*Assignment*: The word "name" occurs in some of the lines below; copy each of those lines.

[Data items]
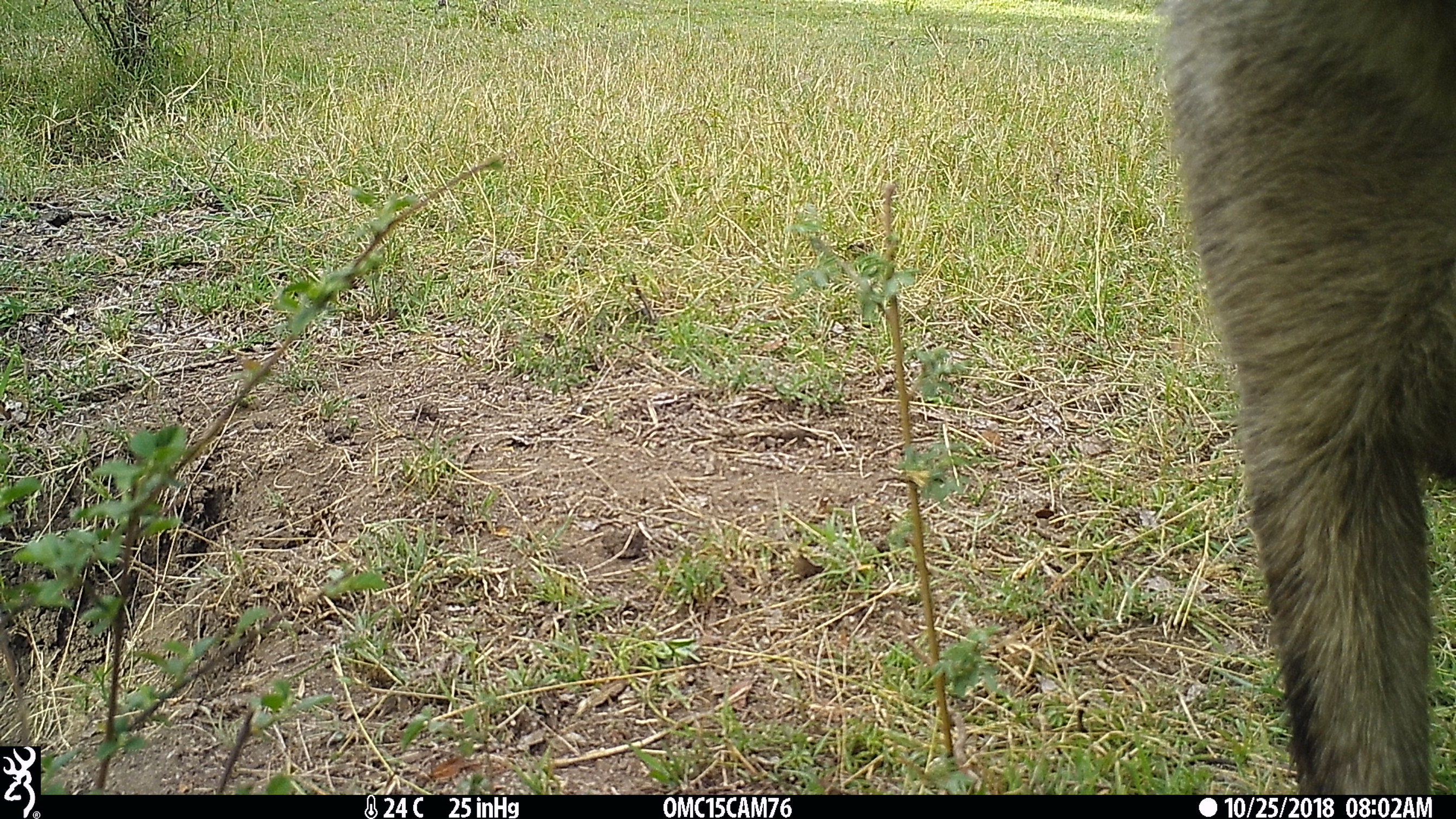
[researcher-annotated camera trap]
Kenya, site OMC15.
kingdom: Animalia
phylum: Chordata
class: Mammalia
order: Primates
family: Cercopithecidae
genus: Papio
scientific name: Papio anubis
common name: olive baboon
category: baboon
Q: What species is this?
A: Baboon (olive baboon) (Papio anubis).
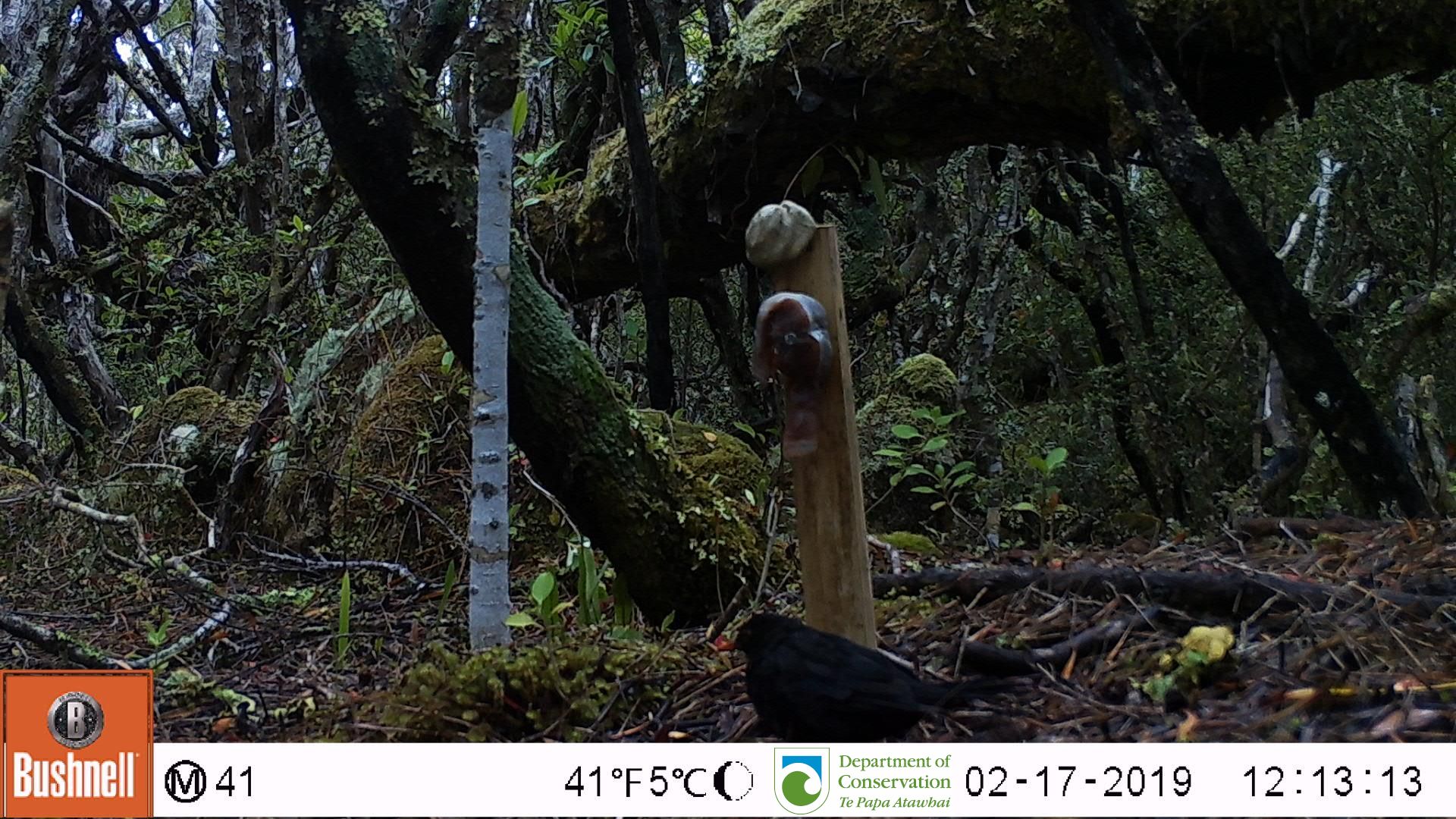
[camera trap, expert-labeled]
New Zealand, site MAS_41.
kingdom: Animalia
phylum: Chordata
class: Aves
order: Passeriformes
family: Turdidae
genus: Turdus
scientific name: Turdus merula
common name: eurasian blackbird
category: blackbird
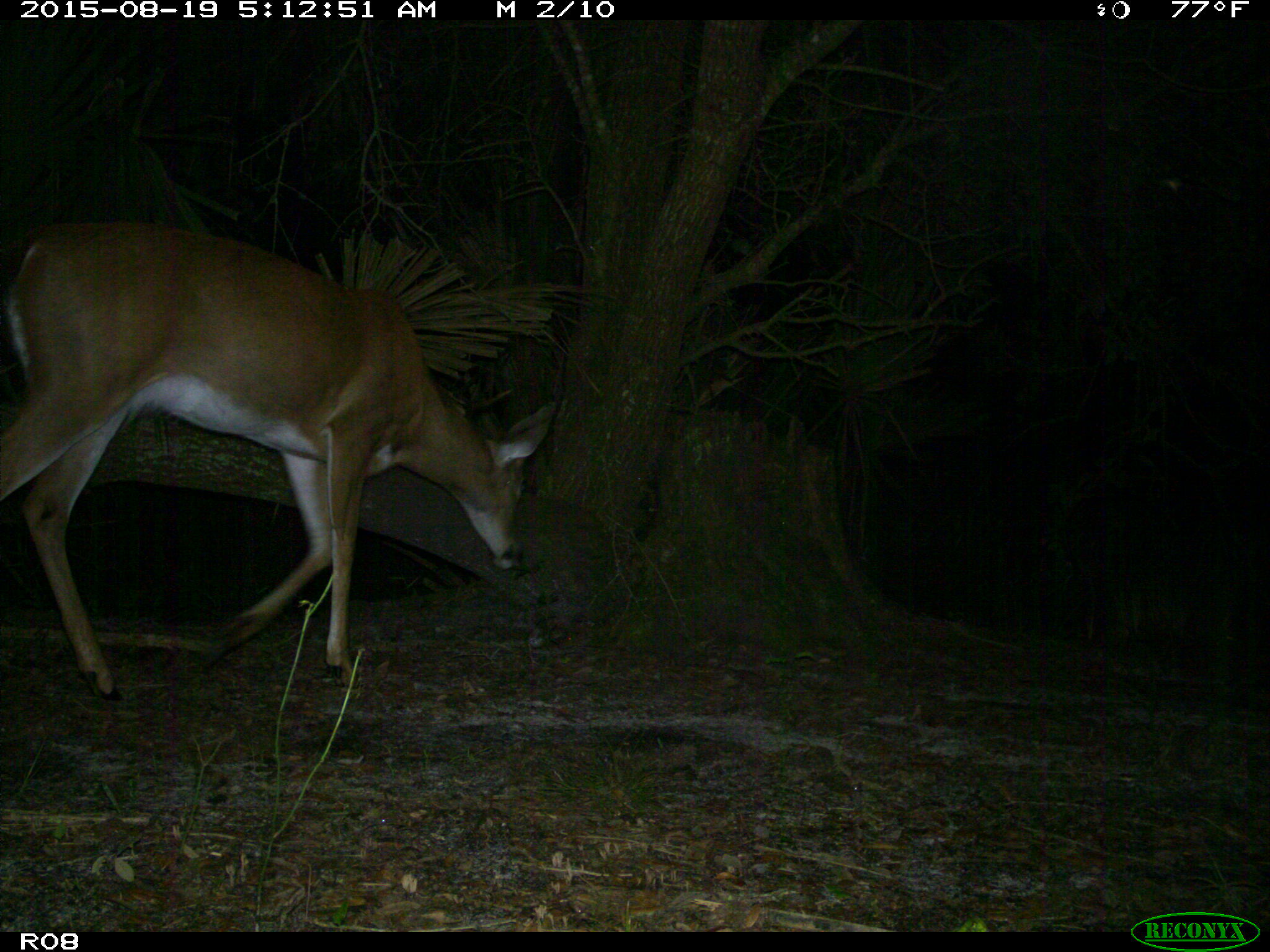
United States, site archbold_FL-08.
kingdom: Animalia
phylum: Chordata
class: Mammalia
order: Artiodactyla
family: Cervidae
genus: Odocoileus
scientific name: Odocoileus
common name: deer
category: unidentified deer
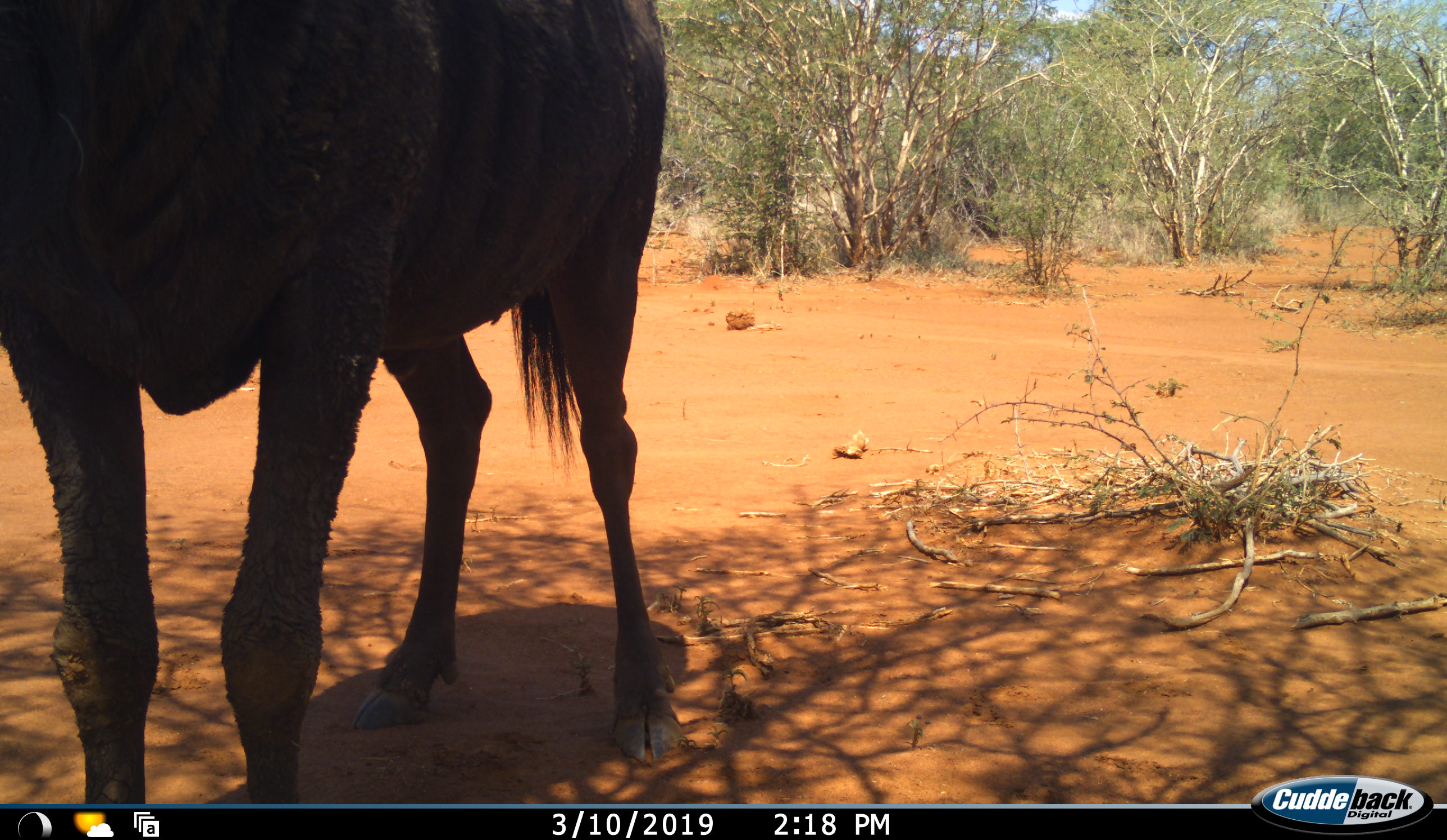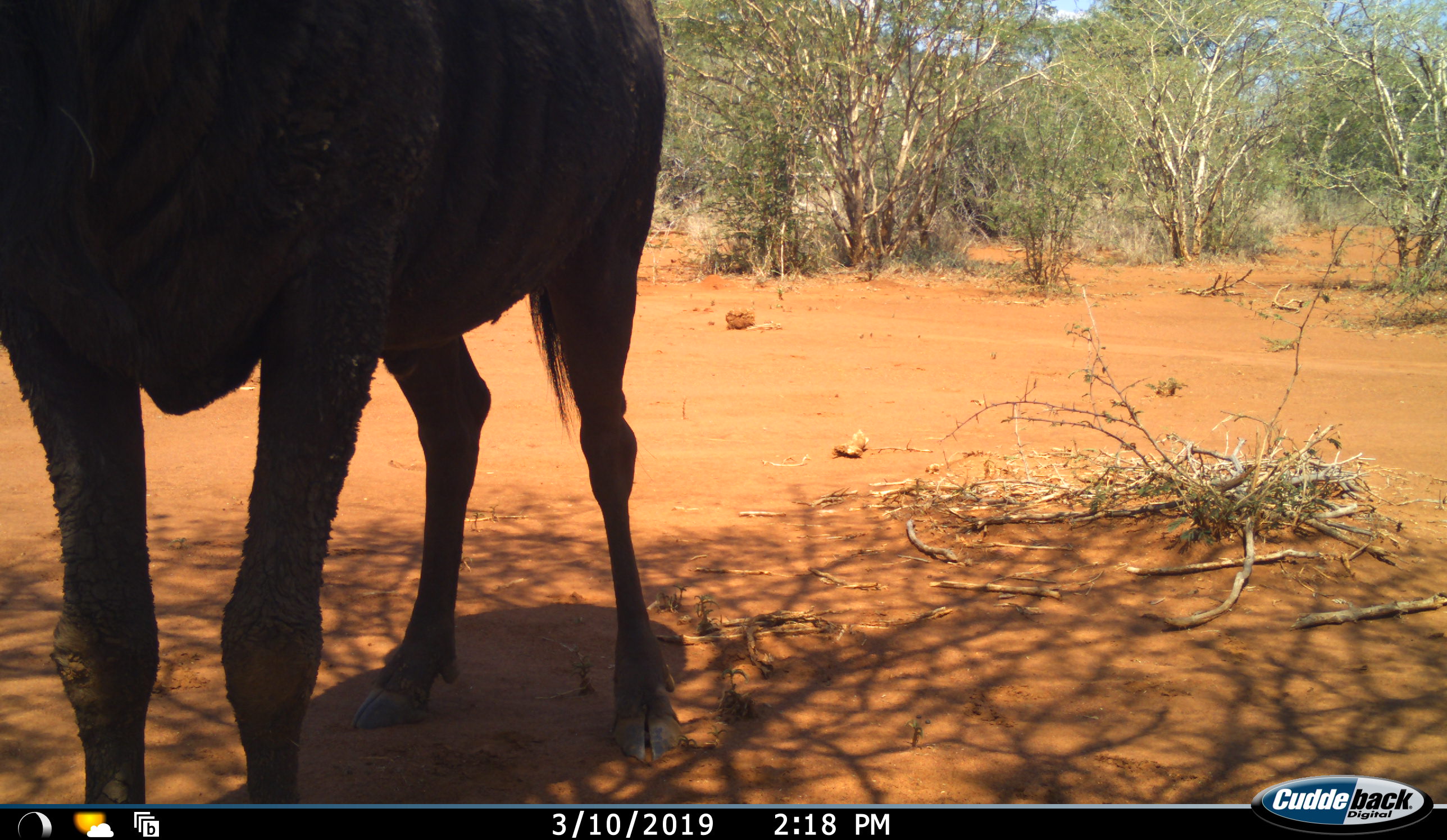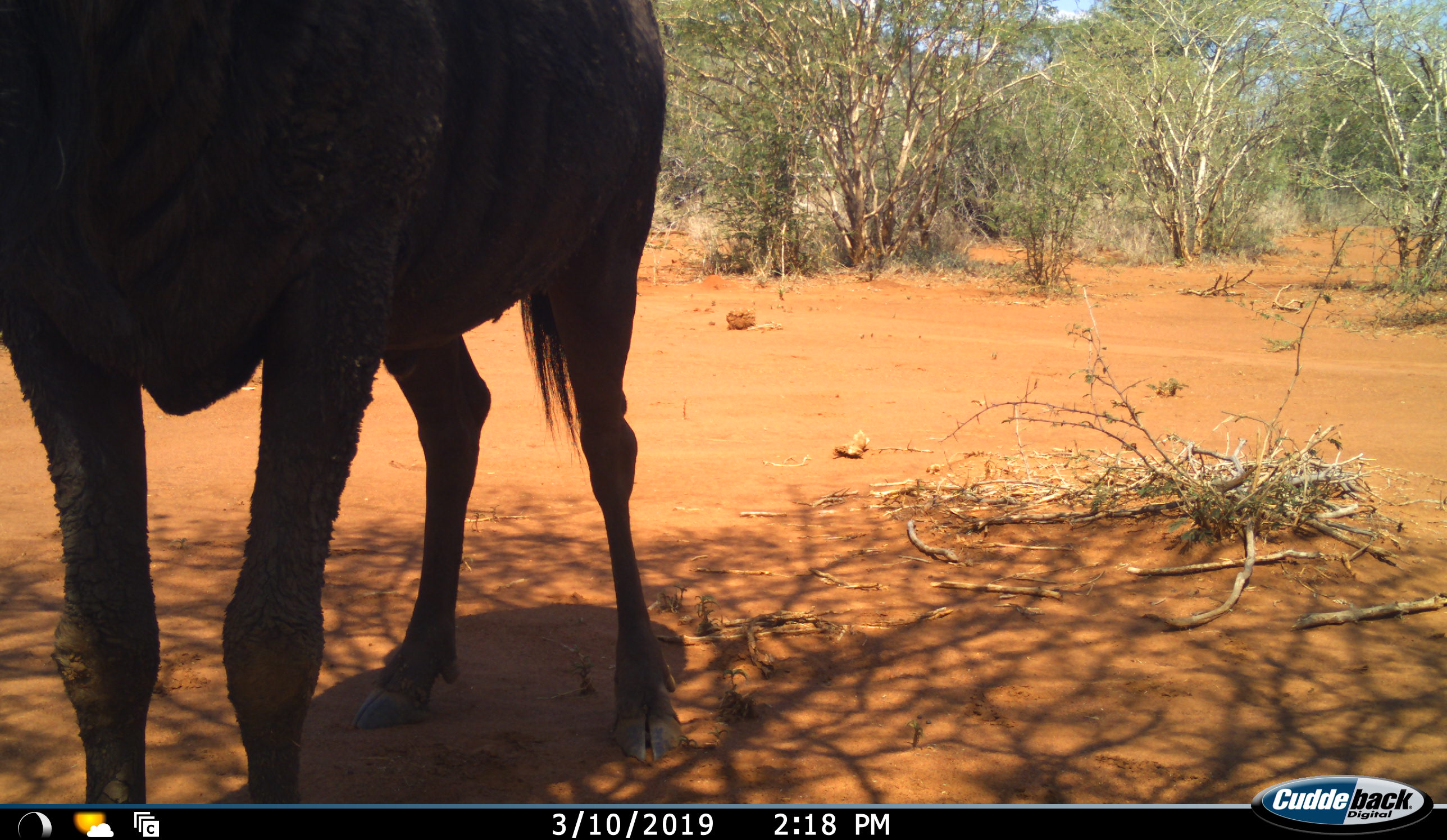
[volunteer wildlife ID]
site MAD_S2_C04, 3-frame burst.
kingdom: Animalia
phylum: Chordata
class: Mammalia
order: Artiodactyla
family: Bovidae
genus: Connochaetes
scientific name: Connochaetes taurinus taurinus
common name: blue wildebeest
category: wildebeestblue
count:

*Answer for the task*:
scientific name: Papio anubis
common name: olive baboon
scientific name: Turdus merula
common name: eurasian blackbird
scientific name: Odocoileus
common name: deer
scientific name: Connochaetes taurinus taurinus
common name: blue wildebeest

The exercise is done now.